[TO DO]
(1) From the Easter Island passage, extract everything from "One of the world’s" down to "April 5, 1722.".
(2) Answer these questions using the Easter Island passage:
(a) Who gave the island the name Easter Island?
(b) What was carbon dated to confirm that people arrived as early as 318AD?
(c) Which volcano's stone were nearly all the moai carved from?

2016.3.5 雅思阅读 Easter Island 原文原题回忆
2016-04-11 10:51阅读:
A.
One of the world’s most famous
yet least visited archaeological sites, Easter Island is a small
hilly, now treeless island of volcanic origin. Located in the
Pacific Ocean at 27 degrees south if the equator and some 2200
miles (3600 kilometers) off the coast of Chile, it is considered to
be the world’s most remote inhabited island. The island is,
technically speaking, a single massive volcano rising over ten
thousand feet from the Pacific Ocean floor. The island received its
most well-known current name, Easter Island, from the Dutch sea
captain Jacob Roggeveen who became the first European to visit
Easter Sunday, April 5, 1722.
B.
In the early 1950s, the
Norwegian explorer Thor Heyerdahl popularized the idea that the
island had been originally settled by advanced societies of Indians
from the
coast of South America. Extensive archaeological, ethnographic and
linguistic research has conclusively shown this hypothesis to be
inaccurate. It is now recognized that the original inhabitants of
Easter Island are of Polynesian stock (DNA extracts from skeletons
have confirmed this that they most probably came from the Marquesas
or Society island), and that they arrived as early as 318AD (carbon
dating of reeds from a grave confirm this). At the time of their
arrival, much of the island was forested, was teeming with land
birds, and was perhaps the most productive breeding site for
seabirds in the Polynesia region. Because of the plentiful bird,
fish and plant food sources, the human population grew and gave
rise to a rich religious and artistic culture.
C.
That culture’s most famous
features are its enormous stone statues called moai, at least 288
of which once stood upon massive stone platform called ahu. There
are some 250 of these ahu platform spaced approximately one half
mile apart and creating an almost unbroken line around the
perimeter of the island. Another 600 moai statues, in various
stages of completion, are scattered around the island, either in
quarries or along ancient roads between the quarries and the
coastal areas where the statues were most often erected. Nearly all
the moai are carved from the tough stone of the Rano Raraku
volcano. The average statue is 14 feet and 6 inches tall and weighs
14 tons. Some moai were as large as 33 feet and weighed more than
80 tons. Depending upon the size of the statues, it has been
estimated that between 50 and 150 people were needed to drag them
across the countryside on sleds and rollers made from the island’s
trees.

Collected data:
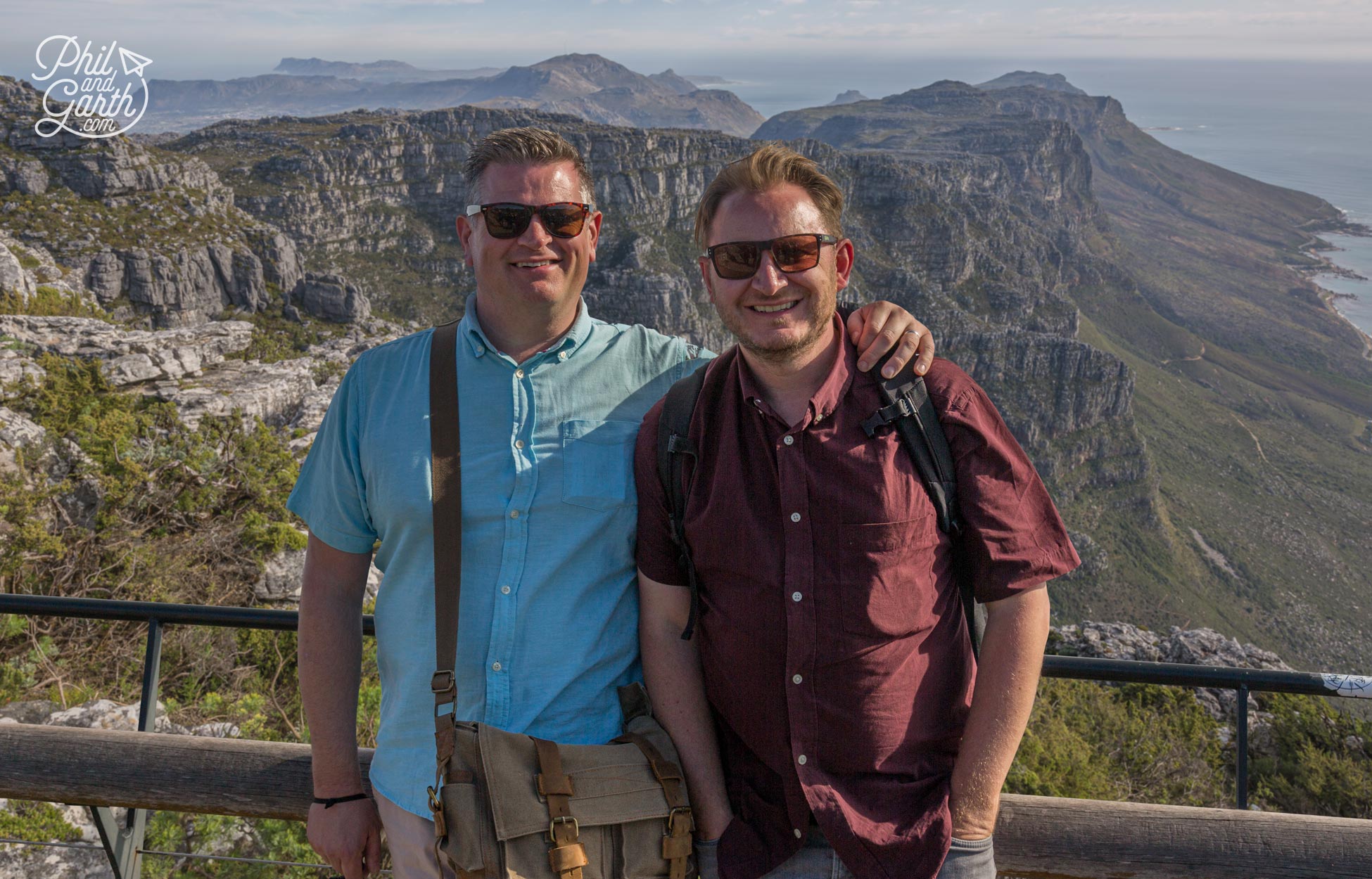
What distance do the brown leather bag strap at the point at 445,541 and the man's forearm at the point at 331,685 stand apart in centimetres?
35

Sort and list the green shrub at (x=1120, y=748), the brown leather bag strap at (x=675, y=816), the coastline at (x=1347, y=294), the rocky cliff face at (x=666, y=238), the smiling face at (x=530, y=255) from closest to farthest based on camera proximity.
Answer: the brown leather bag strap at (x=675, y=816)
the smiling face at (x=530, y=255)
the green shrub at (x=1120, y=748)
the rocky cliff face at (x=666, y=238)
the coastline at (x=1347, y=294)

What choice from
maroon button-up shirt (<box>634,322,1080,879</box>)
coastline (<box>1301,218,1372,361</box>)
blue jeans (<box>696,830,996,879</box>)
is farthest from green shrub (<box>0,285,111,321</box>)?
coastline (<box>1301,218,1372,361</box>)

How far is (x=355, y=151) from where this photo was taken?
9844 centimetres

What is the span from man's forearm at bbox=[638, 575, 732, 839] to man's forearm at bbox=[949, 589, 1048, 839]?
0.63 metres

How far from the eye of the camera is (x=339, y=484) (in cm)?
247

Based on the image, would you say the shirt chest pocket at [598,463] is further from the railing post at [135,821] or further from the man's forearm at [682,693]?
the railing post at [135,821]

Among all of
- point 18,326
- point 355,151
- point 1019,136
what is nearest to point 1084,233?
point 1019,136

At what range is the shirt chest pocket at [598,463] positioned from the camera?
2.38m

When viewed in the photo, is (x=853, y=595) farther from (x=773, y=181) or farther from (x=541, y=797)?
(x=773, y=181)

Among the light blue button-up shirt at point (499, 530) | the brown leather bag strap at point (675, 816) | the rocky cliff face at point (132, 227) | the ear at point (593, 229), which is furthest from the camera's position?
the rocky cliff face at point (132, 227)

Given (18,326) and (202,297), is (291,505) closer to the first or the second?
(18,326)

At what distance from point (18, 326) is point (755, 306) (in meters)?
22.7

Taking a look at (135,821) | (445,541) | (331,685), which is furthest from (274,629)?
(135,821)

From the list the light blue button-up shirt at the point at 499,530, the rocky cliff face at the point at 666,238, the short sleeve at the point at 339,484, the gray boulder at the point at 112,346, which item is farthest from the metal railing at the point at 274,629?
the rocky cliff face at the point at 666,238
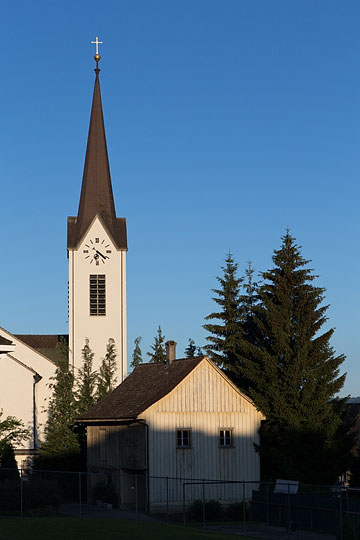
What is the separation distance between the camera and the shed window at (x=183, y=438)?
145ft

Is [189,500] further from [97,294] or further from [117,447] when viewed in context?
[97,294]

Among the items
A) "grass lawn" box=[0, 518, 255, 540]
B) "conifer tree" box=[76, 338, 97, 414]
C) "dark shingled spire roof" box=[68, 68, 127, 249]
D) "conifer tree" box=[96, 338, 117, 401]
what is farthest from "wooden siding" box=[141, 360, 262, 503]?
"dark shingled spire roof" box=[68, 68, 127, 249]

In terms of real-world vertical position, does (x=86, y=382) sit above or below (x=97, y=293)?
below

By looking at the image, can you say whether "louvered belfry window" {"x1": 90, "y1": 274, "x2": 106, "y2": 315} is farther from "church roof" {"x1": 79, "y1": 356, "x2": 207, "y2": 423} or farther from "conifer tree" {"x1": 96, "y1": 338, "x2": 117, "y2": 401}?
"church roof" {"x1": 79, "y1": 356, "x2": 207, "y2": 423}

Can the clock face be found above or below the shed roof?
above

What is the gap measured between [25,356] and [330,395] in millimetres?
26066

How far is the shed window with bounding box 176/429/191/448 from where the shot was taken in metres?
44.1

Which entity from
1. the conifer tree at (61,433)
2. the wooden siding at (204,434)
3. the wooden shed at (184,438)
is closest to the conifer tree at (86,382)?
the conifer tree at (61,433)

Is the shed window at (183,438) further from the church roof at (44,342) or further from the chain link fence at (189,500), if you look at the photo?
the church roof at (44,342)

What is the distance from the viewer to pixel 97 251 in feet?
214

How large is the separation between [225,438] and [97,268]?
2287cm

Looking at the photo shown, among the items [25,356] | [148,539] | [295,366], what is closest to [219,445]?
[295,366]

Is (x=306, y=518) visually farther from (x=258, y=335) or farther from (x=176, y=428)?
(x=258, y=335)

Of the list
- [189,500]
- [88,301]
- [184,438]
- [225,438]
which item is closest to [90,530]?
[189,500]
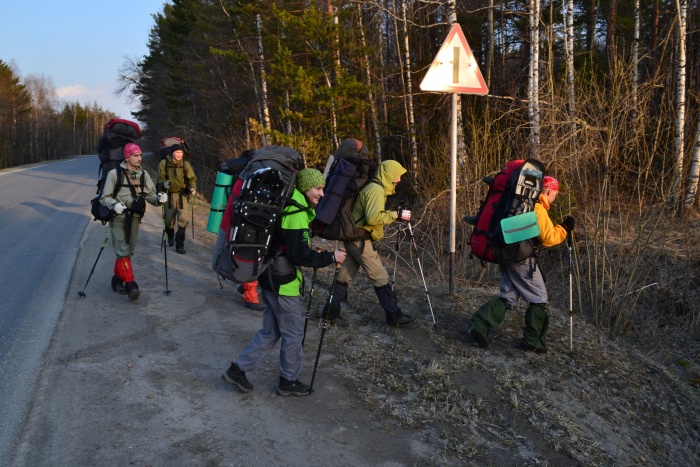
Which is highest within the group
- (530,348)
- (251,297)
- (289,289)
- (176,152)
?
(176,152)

[ANSWER SET]
(1)
One of the world’s most famous
yet least visited archaeological sites, Easter Island is a small
hilly, now treeless island of volcanic origin. Located in the
Pacific Ocean at 27 degrees south if the equator and some 2200
miles (3600 kilometers) off the coast of Chile, it is considered to
be the world’s most remote inhabited island. The island is,
technically speaking, a single massive volcano rising over ten
thousand feet from the Pacific Ocean floor. The island received its
most well-known current name, Easter Island, from the Dutch sea
captain Jacob Roggeveen who became the first European to visit
Easter Sunday, April 5, 1722.

(2)
(a) Jacob Roggeveen, a Dutch sea captain
(b) Reeds from a grave
(c) Rano Raraku